Desempregada, Maria retornou à capital federal com Isac, quando ele tinha 10 anos. Os dois se estabeleceram em Ceilândia, onde moravam parentes. Entre eles, Ananias Pinheiro, tio paterno de Isac. “Sempre comprei o que ele precisava e ele me procurava para ouvir conselhos. Convivia com os meus filhos, era estudioso. Mudou o comportamento quando foi para Águas Lindas. Lá, ele se juntou a más companhias”, conta Ananias. Vivendo de diárias, Maria trocou o DF pelo Entorno em busca de um aluguel mais barato.
Mãe e filho ainda voltaram a Ceilândia, mas, também por causa do valor do aluguel, fixaram-se em Águas Lindas. Isac passou a consumir maconha e cocaína. Com 18 anos recém-completados, após discutir em um jogo de futebol, deixou a quadra e voltou com um revólver. Atirou no desafeto, filho de um policial militar, que sobreviveu. Poucos minutos depois, PMs prenderam Isac na porta do colégio, em Ceilândia. Ele tentou esconder a arma na mochila de uma adolescente. Acabou condenado por tentativa de homicídio, porte ilegal de arma e corrupção de menor.
Da Papuda à religião
Nos dois anos no Complexo Penitenciário da Papuda, Isac decorou a Bíblia. Mas, ao sair da cadeia, converteu-se ao islã. Seguidor do islamismo há 30 anos, o tio Ananias o levou à mesquita da 912 Norte. “Ele estudava muito, fazia as orações. Fez muitos amigos”, conta Ananias. Um desses amigos, de 16 anos, apresentou Isac ao EI. “Eles ficavam vendo vídeos disso (EI), que não tem nada a ver com a religião”, ressalta.
O tio diz ter feito de tudo para convencer o sobrinho de que aquilo era errado. “Falei que o Estado Islâmico é formado por mercenários, financiado por países interessados em desestabilizar o Oriente Médio. Mas Isac sempre foi rebelde. Muito provavelmente por causa da ausência do pai”, comenta Ananias, dono de uma pequena empresa de dedetização, com loja na Asa Norte. “Isac trabalhou aqui. Mas, depois de preso, só vinha para ver clipes de rap na internet. Músicas que falam de violência”, conta o tio.
Ananias não tem dinheiro para pagar um advogado para o sobrinho. Nem a mãe de Isac, que, aos 52 anos, ganha R$ 1,1 mil mensais, fruto de uma aposentadoria engordada pelo bico como diarista em uma loja. Ela recebe o benefício desde que teve câncer de colo do útero, em 1999. Cria uma neta de 7 anos, com quem mora em um barracão, que divide um lote com outros três.
A esse endereço, policiais civis do DF chegaram em junho de 2016, com um mandado de prisão contra Isac. Informaram que ele não havia cumprido a pena pela tentativa de homicídio. O juiz havia errado a conta e mandado soltá-lo antes do tempo. “Isac não estava, mas os policiais entraram e vasculharam a casa toda. Quando um viu a roupa dele do islã, o tapetinho em que rezava e um Corão, falou assim: ‘Olha só, além de bandido, é terrorista!’”, relata Maria de Jesus.

-*-

**Requisitos das tarefas:**
A. Enumere os crimes pelos quais Isac foi condenado, conforme o texto sobre Isac.
B. Transcreva do texto sobre Isac o segmento entre "Mãe e filho" e "corrupção de menor.", inclusive.

-*-

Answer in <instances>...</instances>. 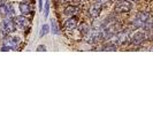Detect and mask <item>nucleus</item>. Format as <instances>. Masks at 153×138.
Listing matches in <instances>:
<instances>
[{
    "label": "nucleus",
    "instance_id": "obj_1",
    "mask_svg": "<svg viewBox=\"0 0 153 138\" xmlns=\"http://www.w3.org/2000/svg\"><path fill=\"white\" fill-rule=\"evenodd\" d=\"M149 17H150V14H149L147 12H140V13H138L137 15L135 16L134 21L131 22V29L137 30V29L143 28L146 22V20H147Z\"/></svg>",
    "mask_w": 153,
    "mask_h": 138
},
{
    "label": "nucleus",
    "instance_id": "obj_2",
    "mask_svg": "<svg viewBox=\"0 0 153 138\" xmlns=\"http://www.w3.org/2000/svg\"><path fill=\"white\" fill-rule=\"evenodd\" d=\"M100 39H102L101 30L100 29H96V28H92L91 30L86 33V36H85V40L89 44H96V43L99 42Z\"/></svg>",
    "mask_w": 153,
    "mask_h": 138
},
{
    "label": "nucleus",
    "instance_id": "obj_3",
    "mask_svg": "<svg viewBox=\"0 0 153 138\" xmlns=\"http://www.w3.org/2000/svg\"><path fill=\"white\" fill-rule=\"evenodd\" d=\"M0 28H1V30L4 31L5 33H12V32H14L16 30V25L14 21H13V19H10V17H7V19H2L1 20V22H0Z\"/></svg>",
    "mask_w": 153,
    "mask_h": 138
},
{
    "label": "nucleus",
    "instance_id": "obj_4",
    "mask_svg": "<svg viewBox=\"0 0 153 138\" xmlns=\"http://www.w3.org/2000/svg\"><path fill=\"white\" fill-rule=\"evenodd\" d=\"M131 9H132V4L129 0H121L115 4V12L119 14L129 13Z\"/></svg>",
    "mask_w": 153,
    "mask_h": 138
},
{
    "label": "nucleus",
    "instance_id": "obj_5",
    "mask_svg": "<svg viewBox=\"0 0 153 138\" xmlns=\"http://www.w3.org/2000/svg\"><path fill=\"white\" fill-rule=\"evenodd\" d=\"M14 16H15V9L12 4H6V5L0 6V17L1 19H7V17L13 19Z\"/></svg>",
    "mask_w": 153,
    "mask_h": 138
},
{
    "label": "nucleus",
    "instance_id": "obj_6",
    "mask_svg": "<svg viewBox=\"0 0 153 138\" xmlns=\"http://www.w3.org/2000/svg\"><path fill=\"white\" fill-rule=\"evenodd\" d=\"M19 44H20V38L16 37V36H7V37L4 38V43H2V45L9 47L10 50L17 48Z\"/></svg>",
    "mask_w": 153,
    "mask_h": 138
},
{
    "label": "nucleus",
    "instance_id": "obj_7",
    "mask_svg": "<svg viewBox=\"0 0 153 138\" xmlns=\"http://www.w3.org/2000/svg\"><path fill=\"white\" fill-rule=\"evenodd\" d=\"M101 9H102V5L96 1L93 5H91V7L89 9V15H90V17H92V19L98 17L100 15V13H101Z\"/></svg>",
    "mask_w": 153,
    "mask_h": 138
},
{
    "label": "nucleus",
    "instance_id": "obj_8",
    "mask_svg": "<svg viewBox=\"0 0 153 138\" xmlns=\"http://www.w3.org/2000/svg\"><path fill=\"white\" fill-rule=\"evenodd\" d=\"M13 21L15 23L16 28L19 29H23L28 25V19L25 17V15H15L13 17Z\"/></svg>",
    "mask_w": 153,
    "mask_h": 138
},
{
    "label": "nucleus",
    "instance_id": "obj_9",
    "mask_svg": "<svg viewBox=\"0 0 153 138\" xmlns=\"http://www.w3.org/2000/svg\"><path fill=\"white\" fill-rule=\"evenodd\" d=\"M145 39H146L145 32H144V31H137V32H135V35L131 37V42H132V44H135V45H139V44H142Z\"/></svg>",
    "mask_w": 153,
    "mask_h": 138
},
{
    "label": "nucleus",
    "instance_id": "obj_10",
    "mask_svg": "<svg viewBox=\"0 0 153 138\" xmlns=\"http://www.w3.org/2000/svg\"><path fill=\"white\" fill-rule=\"evenodd\" d=\"M79 12V8L77 7V6H75V5H69V6H67V7L65 8V10H63V14L66 16H74L75 14H77Z\"/></svg>",
    "mask_w": 153,
    "mask_h": 138
},
{
    "label": "nucleus",
    "instance_id": "obj_11",
    "mask_svg": "<svg viewBox=\"0 0 153 138\" xmlns=\"http://www.w3.org/2000/svg\"><path fill=\"white\" fill-rule=\"evenodd\" d=\"M65 25H66V28L69 29V30H73V29H76L77 28V19L76 17H73V16H70L68 20L65 22Z\"/></svg>",
    "mask_w": 153,
    "mask_h": 138
},
{
    "label": "nucleus",
    "instance_id": "obj_12",
    "mask_svg": "<svg viewBox=\"0 0 153 138\" xmlns=\"http://www.w3.org/2000/svg\"><path fill=\"white\" fill-rule=\"evenodd\" d=\"M19 9H20V12H21V14L22 15H29L31 12L30 9V5L28 4V2H21L20 5H19Z\"/></svg>",
    "mask_w": 153,
    "mask_h": 138
},
{
    "label": "nucleus",
    "instance_id": "obj_13",
    "mask_svg": "<svg viewBox=\"0 0 153 138\" xmlns=\"http://www.w3.org/2000/svg\"><path fill=\"white\" fill-rule=\"evenodd\" d=\"M143 29L145 31H152L153 30V15H150V17L146 20L145 24L143 27Z\"/></svg>",
    "mask_w": 153,
    "mask_h": 138
},
{
    "label": "nucleus",
    "instance_id": "obj_14",
    "mask_svg": "<svg viewBox=\"0 0 153 138\" xmlns=\"http://www.w3.org/2000/svg\"><path fill=\"white\" fill-rule=\"evenodd\" d=\"M78 30H79V32H81L82 35L86 36V33L90 31V27H89L86 23H82V24L78 25Z\"/></svg>",
    "mask_w": 153,
    "mask_h": 138
},
{
    "label": "nucleus",
    "instance_id": "obj_15",
    "mask_svg": "<svg viewBox=\"0 0 153 138\" xmlns=\"http://www.w3.org/2000/svg\"><path fill=\"white\" fill-rule=\"evenodd\" d=\"M116 48H117V45H115L111 42H108L106 45L102 46V51H116Z\"/></svg>",
    "mask_w": 153,
    "mask_h": 138
},
{
    "label": "nucleus",
    "instance_id": "obj_16",
    "mask_svg": "<svg viewBox=\"0 0 153 138\" xmlns=\"http://www.w3.org/2000/svg\"><path fill=\"white\" fill-rule=\"evenodd\" d=\"M51 29H52V32H53L54 35H59V32H60V30H59V27H58V23H56V21L55 20H51Z\"/></svg>",
    "mask_w": 153,
    "mask_h": 138
},
{
    "label": "nucleus",
    "instance_id": "obj_17",
    "mask_svg": "<svg viewBox=\"0 0 153 138\" xmlns=\"http://www.w3.org/2000/svg\"><path fill=\"white\" fill-rule=\"evenodd\" d=\"M48 32H50V25H48V24H44V25L42 27V29H40L39 36H40V37H44V36L47 35Z\"/></svg>",
    "mask_w": 153,
    "mask_h": 138
},
{
    "label": "nucleus",
    "instance_id": "obj_18",
    "mask_svg": "<svg viewBox=\"0 0 153 138\" xmlns=\"http://www.w3.org/2000/svg\"><path fill=\"white\" fill-rule=\"evenodd\" d=\"M48 13H50V0H46L45 7H44V17H45V19H47Z\"/></svg>",
    "mask_w": 153,
    "mask_h": 138
},
{
    "label": "nucleus",
    "instance_id": "obj_19",
    "mask_svg": "<svg viewBox=\"0 0 153 138\" xmlns=\"http://www.w3.org/2000/svg\"><path fill=\"white\" fill-rule=\"evenodd\" d=\"M36 51H39V52H43V51H46V46L45 45H38Z\"/></svg>",
    "mask_w": 153,
    "mask_h": 138
},
{
    "label": "nucleus",
    "instance_id": "obj_20",
    "mask_svg": "<svg viewBox=\"0 0 153 138\" xmlns=\"http://www.w3.org/2000/svg\"><path fill=\"white\" fill-rule=\"evenodd\" d=\"M38 7H39V10H42V9H43V5H44V4H43V0H38Z\"/></svg>",
    "mask_w": 153,
    "mask_h": 138
},
{
    "label": "nucleus",
    "instance_id": "obj_21",
    "mask_svg": "<svg viewBox=\"0 0 153 138\" xmlns=\"http://www.w3.org/2000/svg\"><path fill=\"white\" fill-rule=\"evenodd\" d=\"M96 1H97V2H99V4H101V5H105L108 0H96Z\"/></svg>",
    "mask_w": 153,
    "mask_h": 138
},
{
    "label": "nucleus",
    "instance_id": "obj_22",
    "mask_svg": "<svg viewBox=\"0 0 153 138\" xmlns=\"http://www.w3.org/2000/svg\"><path fill=\"white\" fill-rule=\"evenodd\" d=\"M4 35H5V32L1 30V28H0V39L4 38Z\"/></svg>",
    "mask_w": 153,
    "mask_h": 138
},
{
    "label": "nucleus",
    "instance_id": "obj_23",
    "mask_svg": "<svg viewBox=\"0 0 153 138\" xmlns=\"http://www.w3.org/2000/svg\"><path fill=\"white\" fill-rule=\"evenodd\" d=\"M5 1H6V0H0V6H2V5H5Z\"/></svg>",
    "mask_w": 153,
    "mask_h": 138
},
{
    "label": "nucleus",
    "instance_id": "obj_24",
    "mask_svg": "<svg viewBox=\"0 0 153 138\" xmlns=\"http://www.w3.org/2000/svg\"><path fill=\"white\" fill-rule=\"evenodd\" d=\"M61 2H70V1H74V0H60Z\"/></svg>",
    "mask_w": 153,
    "mask_h": 138
},
{
    "label": "nucleus",
    "instance_id": "obj_25",
    "mask_svg": "<svg viewBox=\"0 0 153 138\" xmlns=\"http://www.w3.org/2000/svg\"><path fill=\"white\" fill-rule=\"evenodd\" d=\"M129 1H131V2H132V1H139V0H129Z\"/></svg>",
    "mask_w": 153,
    "mask_h": 138
},
{
    "label": "nucleus",
    "instance_id": "obj_26",
    "mask_svg": "<svg viewBox=\"0 0 153 138\" xmlns=\"http://www.w3.org/2000/svg\"><path fill=\"white\" fill-rule=\"evenodd\" d=\"M150 51H153V46L152 47H150Z\"/></svg>",
    "mask_w": 153,
    "mask_h": 138
},
{
    "label": "nucleus",
    "instance_id": "obj_27",
    "mask_svg": "<svg viewBox=\"0 0 153 138\" xmlns=\"http://www.w3.org/2000/svg\"><path fill=\"white\" fill-rule=\"evenodd\" d=\"M84 1H89V0H84Z\"/></svg>",
    "mask_w": 153,
    "mask_h": 138
}]
</instances>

-*-

**Respostas por tarefa:**
A. Tentativa de homicídio, porte ilegal de arma e corrupção de menor.

B.
Mãe e filho ainda voltaram a Ceilândia, mas, também por causa do valor do aluguel, fixaram-se em Águas Lindas. Isac passou a consumir maconha e cocaína. Com 18 anos recém-completados, após discutir em um jogo de futebol, deixou a quadra e voltou com um revólver. Atirou no desafeto, filho de um policial militar, que sobreviveu. Poucos minutos depois, PMs prenderam Isac na porta do colégio, em Ceilândia. Ele tentou esconder a arma na mochila de uma adolescente. Acabou condenado por tentativa de homicídio, porte ilegal de arma e corrupção de menor.